- _Exercise aim_:
Reproduce exactly the lines from the one containing "scientific name: Troglodytidae" through the last line of the records below, both included, and nothing else.

[Collected data entries]

▬▬▬▬▬▬▬▬▬▬

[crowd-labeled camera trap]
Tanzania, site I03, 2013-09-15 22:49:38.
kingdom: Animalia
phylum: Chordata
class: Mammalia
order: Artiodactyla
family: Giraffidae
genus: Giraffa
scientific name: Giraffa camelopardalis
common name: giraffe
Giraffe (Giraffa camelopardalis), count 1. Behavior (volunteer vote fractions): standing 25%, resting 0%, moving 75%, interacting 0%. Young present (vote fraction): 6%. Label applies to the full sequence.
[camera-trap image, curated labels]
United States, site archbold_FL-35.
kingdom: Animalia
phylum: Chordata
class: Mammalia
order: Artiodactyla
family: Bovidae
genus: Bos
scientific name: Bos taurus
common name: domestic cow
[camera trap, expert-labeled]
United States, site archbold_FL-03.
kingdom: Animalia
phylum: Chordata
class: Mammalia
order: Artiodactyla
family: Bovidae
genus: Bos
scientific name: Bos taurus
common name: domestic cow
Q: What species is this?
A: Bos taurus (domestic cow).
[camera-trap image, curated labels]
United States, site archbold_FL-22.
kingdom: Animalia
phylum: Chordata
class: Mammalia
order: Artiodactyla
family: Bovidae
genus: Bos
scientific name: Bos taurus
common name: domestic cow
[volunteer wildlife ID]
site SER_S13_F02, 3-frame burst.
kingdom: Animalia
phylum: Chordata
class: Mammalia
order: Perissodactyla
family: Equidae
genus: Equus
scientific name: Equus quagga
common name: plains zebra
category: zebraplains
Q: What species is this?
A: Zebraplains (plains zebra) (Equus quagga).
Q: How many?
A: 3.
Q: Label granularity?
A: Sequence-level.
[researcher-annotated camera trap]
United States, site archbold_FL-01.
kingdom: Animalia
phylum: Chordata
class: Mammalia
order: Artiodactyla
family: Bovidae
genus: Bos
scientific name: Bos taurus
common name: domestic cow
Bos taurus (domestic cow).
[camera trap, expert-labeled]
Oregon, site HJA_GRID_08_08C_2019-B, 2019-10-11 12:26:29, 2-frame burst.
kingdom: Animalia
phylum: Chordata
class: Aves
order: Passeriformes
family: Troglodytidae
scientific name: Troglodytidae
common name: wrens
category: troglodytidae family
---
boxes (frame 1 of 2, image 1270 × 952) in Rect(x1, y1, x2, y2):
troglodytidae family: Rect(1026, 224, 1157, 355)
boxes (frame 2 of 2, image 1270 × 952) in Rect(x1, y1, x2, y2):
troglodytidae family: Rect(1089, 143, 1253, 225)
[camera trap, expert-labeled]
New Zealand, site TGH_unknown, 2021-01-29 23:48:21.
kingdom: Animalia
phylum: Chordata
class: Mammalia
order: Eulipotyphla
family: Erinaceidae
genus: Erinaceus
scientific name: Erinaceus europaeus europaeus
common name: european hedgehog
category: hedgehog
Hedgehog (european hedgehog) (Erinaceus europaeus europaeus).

▬▬▬▬▬▬▬▬▬▬

- _Result for this exercise_:
scientific name: Troglodytidae
common name: wrens
category: troglodytidae family
---
boxes (frame 1 of 2, image 1270 × 952) in Rect(x1, y1, x2, y2):
troglodytidae family: Rect(1026, 224, 1157, 355)
boxes (frame 2 of 2, image 1270 × 952) in Rect(x1, y1, x2, y2):
troglodytidae family: Rect(1089, 143, 1253, 225)
[camera trap, expert-labeled]
New Zealand, site TGH_unknown, 2021-01-29 23:48:21.
kingdom: Animalia
phylum: Chordata
class: Mammalia
order: Eulipotyphla
family: Erinaceidae
genus: Erinaceus
scientific name: Erinaceus europaeus europaeus
common name: european hedgehog
category: hedgehog
Hedgehog (european hedgehog) (Erinaceus europaeus europaeus).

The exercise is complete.